Una mano en el hombro reclamó entonces la atención de Kaeso.

–Me parece que esta noche has bebido demasiado vino -dijo Escipión-. Se te ve sofocado.

De pronto, Kaeso buscó en el interior de su túnica y extrajo un pedazo de pergamino fuertemente enrollado. Se lo entregó a Escipión. – ¿Qué es esto?

–Un regalo de despedida -dijo Kaeso-. No, no lo desenrolles ahora. Léelo después. – ¿Qué es?

–Le encargué un poema a Ennio. Sé que es tu favorito. – ¿Escrito especialmente para la ocasión? ¿Por qué no lo leíste en voz alta durante la cena?

Podría haberle añadido algo de brillo a la velada.

Kaeso se puso aún más colorado. El poema no era algo que quisiese compartir ante la mirada ceñuda de Máximo.

–Ennio es un hombre de batalla, como tú. El poema es una llamada a las armas. Impresionante, te lo aseguro. Nadie lo hace mejor que Ennio.

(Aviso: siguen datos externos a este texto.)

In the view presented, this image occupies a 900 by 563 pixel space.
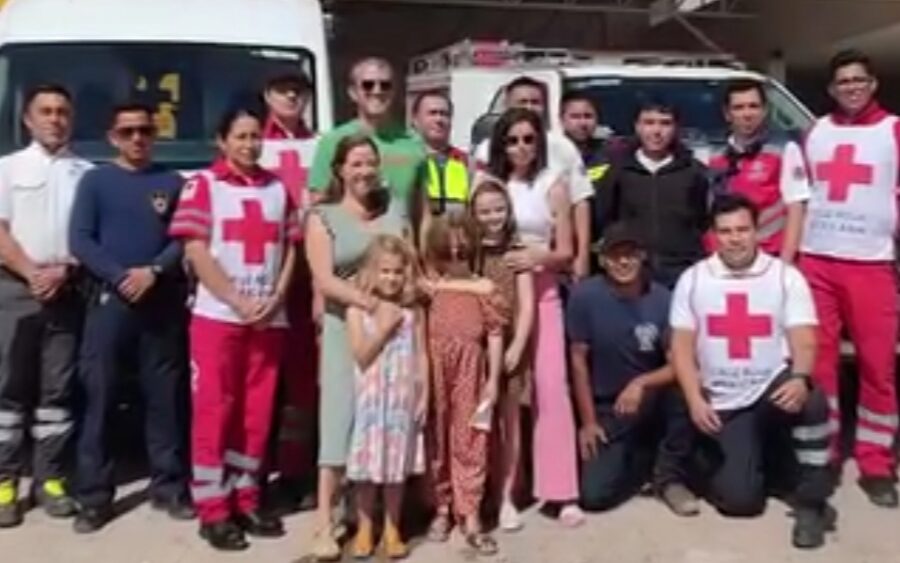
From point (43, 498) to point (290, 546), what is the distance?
1.11 m

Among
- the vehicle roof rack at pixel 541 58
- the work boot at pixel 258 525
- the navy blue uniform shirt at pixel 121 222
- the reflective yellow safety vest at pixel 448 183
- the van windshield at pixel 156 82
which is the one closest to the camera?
the navy blue uniform shirt at pixel 121 222

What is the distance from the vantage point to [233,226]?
5324mm

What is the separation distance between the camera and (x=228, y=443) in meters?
5.45

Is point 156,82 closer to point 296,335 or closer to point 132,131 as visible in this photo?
point 132,131

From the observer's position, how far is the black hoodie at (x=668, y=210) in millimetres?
6117

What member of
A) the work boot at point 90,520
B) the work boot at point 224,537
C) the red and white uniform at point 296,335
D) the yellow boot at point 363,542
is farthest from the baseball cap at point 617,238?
the work boot at point 90,520

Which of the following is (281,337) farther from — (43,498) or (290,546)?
(43,498)

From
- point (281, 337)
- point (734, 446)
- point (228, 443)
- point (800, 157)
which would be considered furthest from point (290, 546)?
point (800, 157)

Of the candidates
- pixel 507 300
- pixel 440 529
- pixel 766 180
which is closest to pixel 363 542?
pixel 440 529

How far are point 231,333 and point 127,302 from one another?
0.45 meters

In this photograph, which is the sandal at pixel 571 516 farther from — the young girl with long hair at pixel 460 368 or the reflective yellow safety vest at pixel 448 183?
the reflective yellow safety vest at pixel 448 183

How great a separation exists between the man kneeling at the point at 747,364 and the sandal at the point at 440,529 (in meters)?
1.11

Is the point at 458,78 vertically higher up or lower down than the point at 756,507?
higher up

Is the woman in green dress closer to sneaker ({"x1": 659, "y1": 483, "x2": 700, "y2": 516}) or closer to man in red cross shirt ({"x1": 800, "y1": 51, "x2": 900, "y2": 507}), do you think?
sneaker ({"x1": 659, "y1": 483, "x2": 700, "y2": 516})
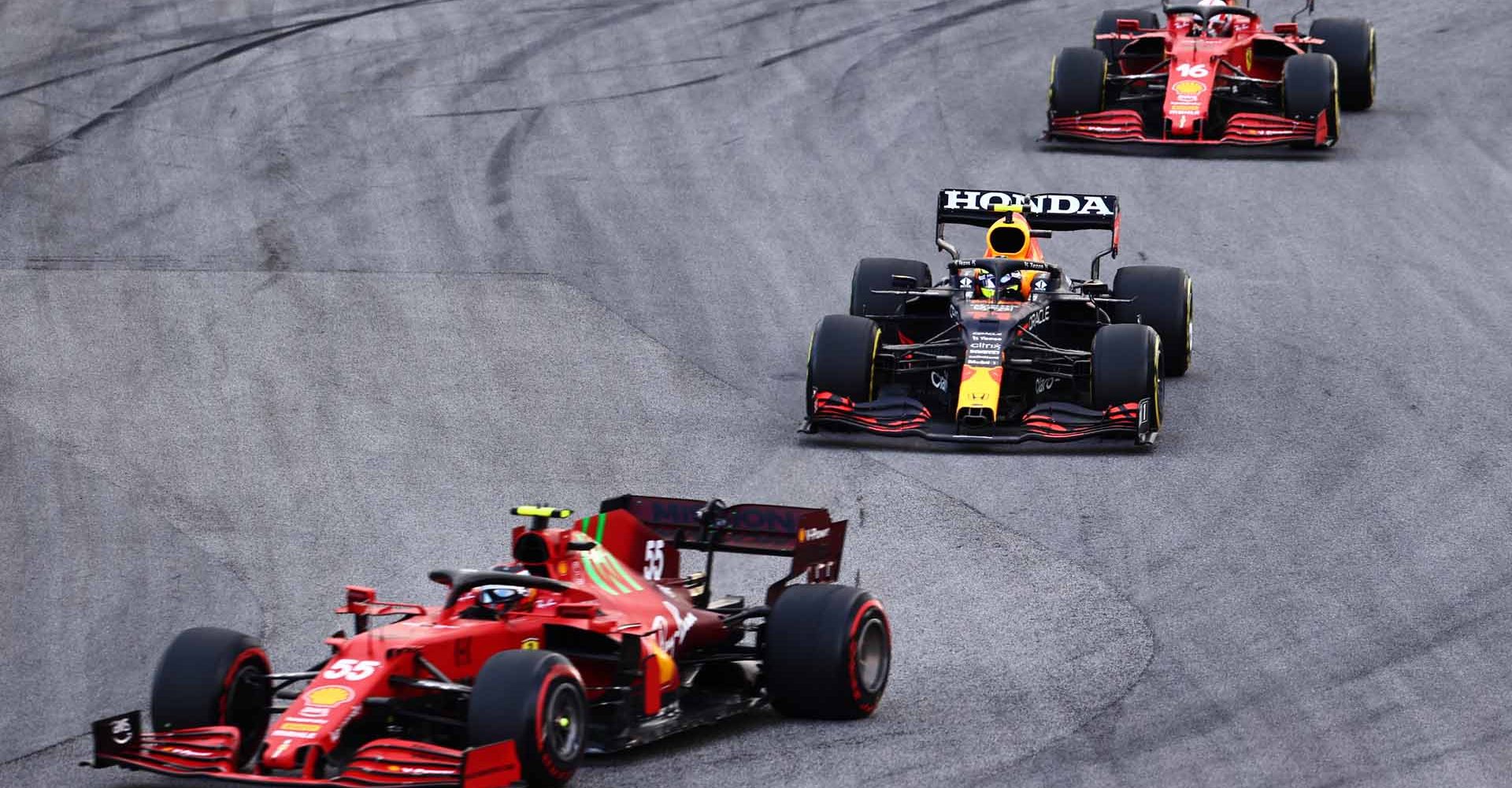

–Un día de éstos se hará tan famoso como Homero, recuerda lo que te digo -dijo Escipión.

Kaeso se encogió de hombros.

–Quizá demasiado grandilocuente para mi gusto, pero sé lo mucho que te gusta su poesía. Léelo antes de la batalla, para intensificar tu coraje. O después de la batalla, para festejar el resultado.

–Suponiendo que sobreviva a la batalla -dijo Escipión.

Kaeso sintió un escalofrío.

–No digas eso, Escipión.

–En los días venideros, sea cual sea el resultado de la batalla, morirán grandes hombres. Yo podría ser uno de ellos. – ¡No! Los dioses te protegerán.

Escipión sonrió.

–Gracias por tu bendición, Kaeso. Y gracias por el poema.

Después de salir de la casa de Máximo, Escipión y Quinto marcharon en una dirección y Kaeso en otra.

La noche de verano era cálida. Había luna llena. Kaeso observó abatido su sombra, una figura tullida caminando por las calles silenciosas y oscuras del Palatino. La animosidad de Máximo y la mención a la muerte de Escipión lo habían dejado en un estado melancólico y ansioso, pero conocía un lugar donde podría respirar libremente y relajarse, aun a esas horas de la noche.

Kaeso llegó a los pies del Palatino y atravesó el Foro. Dejando atrás el barrio de templos y espacios públicos, se adentró en una parte mucho más humilde de la ciudad. Las estrechas y serpenteantes calles del barrio de la Suburra ofrecían distracciones de todo tipo, sobre todo al caer la noche. Y en esta última, antes de su partida a la guerra, los soldados atiborraban las tabernas, los locales de juego y los burdeles. En las proximidades se oían los ecos de una reyerta y de otro lugar llegaban voces de borrachos entonando una vieja marcha militar. La zona apestaba a vino, orines y vómitos. Se abrieron entonces los postigos de una ventana de un piso alto. La luz de la luna reveló la figura de una prostituta sonriente vestida con una exigua túnica. Miró a Kaeso y lo llamó descaradamente con señas. Kaeso fijó la vista al frente y aceleró el paso.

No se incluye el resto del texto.